--- BEGIN Records provided ---

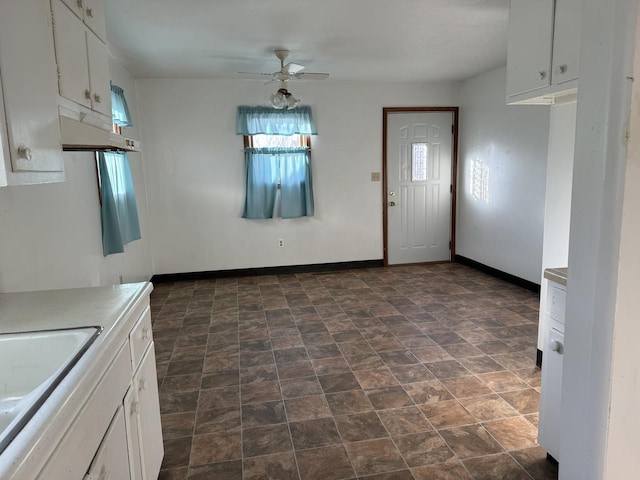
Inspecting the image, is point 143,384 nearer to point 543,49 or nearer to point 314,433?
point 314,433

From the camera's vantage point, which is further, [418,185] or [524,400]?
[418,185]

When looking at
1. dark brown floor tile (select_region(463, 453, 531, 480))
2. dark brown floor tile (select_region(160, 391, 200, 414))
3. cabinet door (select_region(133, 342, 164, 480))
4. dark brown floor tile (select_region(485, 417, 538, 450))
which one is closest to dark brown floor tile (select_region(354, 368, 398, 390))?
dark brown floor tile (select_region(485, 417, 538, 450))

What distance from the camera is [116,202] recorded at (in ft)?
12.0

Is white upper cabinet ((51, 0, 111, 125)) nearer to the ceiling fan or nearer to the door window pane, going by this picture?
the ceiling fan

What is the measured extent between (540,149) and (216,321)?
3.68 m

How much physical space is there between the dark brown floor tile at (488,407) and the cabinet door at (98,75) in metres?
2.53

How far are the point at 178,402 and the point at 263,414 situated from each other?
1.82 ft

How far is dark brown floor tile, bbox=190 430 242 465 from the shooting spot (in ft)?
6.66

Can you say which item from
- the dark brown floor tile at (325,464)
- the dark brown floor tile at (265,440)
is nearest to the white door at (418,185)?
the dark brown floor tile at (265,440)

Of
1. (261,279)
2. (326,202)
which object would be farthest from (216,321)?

--- END Records provided ---
--- BEGIN Records provided ---

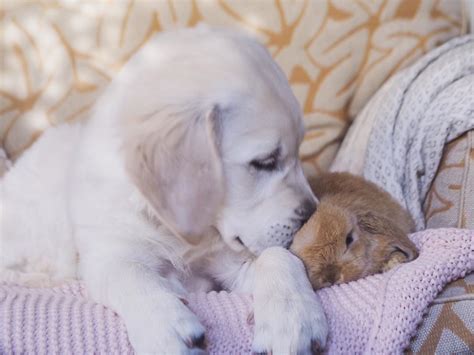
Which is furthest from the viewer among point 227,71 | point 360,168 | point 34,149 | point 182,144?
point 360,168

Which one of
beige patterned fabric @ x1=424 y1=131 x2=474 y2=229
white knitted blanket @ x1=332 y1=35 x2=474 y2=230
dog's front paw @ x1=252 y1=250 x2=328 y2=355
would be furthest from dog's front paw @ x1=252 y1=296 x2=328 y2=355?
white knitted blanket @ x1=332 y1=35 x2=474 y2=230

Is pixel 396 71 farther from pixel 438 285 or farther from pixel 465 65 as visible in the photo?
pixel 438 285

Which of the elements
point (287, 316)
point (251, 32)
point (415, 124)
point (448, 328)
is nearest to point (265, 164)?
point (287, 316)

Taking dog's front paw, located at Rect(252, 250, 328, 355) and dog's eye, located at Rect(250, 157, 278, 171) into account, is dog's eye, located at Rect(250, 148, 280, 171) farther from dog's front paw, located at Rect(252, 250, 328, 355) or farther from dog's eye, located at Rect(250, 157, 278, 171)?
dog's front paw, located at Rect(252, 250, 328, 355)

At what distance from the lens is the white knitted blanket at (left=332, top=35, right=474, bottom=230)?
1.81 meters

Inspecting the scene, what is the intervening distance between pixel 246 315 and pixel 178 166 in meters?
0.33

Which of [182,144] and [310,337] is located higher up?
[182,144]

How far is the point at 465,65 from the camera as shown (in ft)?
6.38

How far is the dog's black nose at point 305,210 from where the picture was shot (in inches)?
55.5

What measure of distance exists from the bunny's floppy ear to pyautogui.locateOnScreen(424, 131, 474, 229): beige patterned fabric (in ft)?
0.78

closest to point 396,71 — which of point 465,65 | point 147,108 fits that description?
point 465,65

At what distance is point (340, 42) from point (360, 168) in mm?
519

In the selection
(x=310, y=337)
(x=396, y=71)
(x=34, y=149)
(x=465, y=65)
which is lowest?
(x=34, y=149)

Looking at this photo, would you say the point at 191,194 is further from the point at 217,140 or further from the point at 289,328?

--- END Records provided ---

• [Task directions]:
Convert the lines from the one containing "Which of the elements" through the one containing "1.81 meters", both included, into a Markdown table with the columns Row and Line. Give each line its own numbered row, and skip blank lines.

• [The response]:
| Row | Line |
|---|---|
| 1 | Which of the elements |
| 2 | point (287, 316) |
| 3 | point (251, 32) |
| 4 | point (415, 124) |
| 5 | point (448, 328) |
| 6 | is nearest to point (265, 164)? |
| 7 | point (287, 316) |
| 8 | Taking dog's front paw, located at Rect(252, 250, 328, 355) and dog's eye, located at Rect(250, 157, 278, 171) into account, is dog's eye, located at Rect(250, 148, 280, 171) farther from dog's front paw, located at Rect(252, 250, 328, 355) or farther from dog's eye, located at Rect(250, 157, 278, 171)? |
| 9 | dog's front paw, located at Rect(252, 250, 328, 355) |
| 10 | At what distance from the lens is the white knitted blanket at (left=332, top=35, right=474, bottom=230)? |
| 11 | 1.81 meters |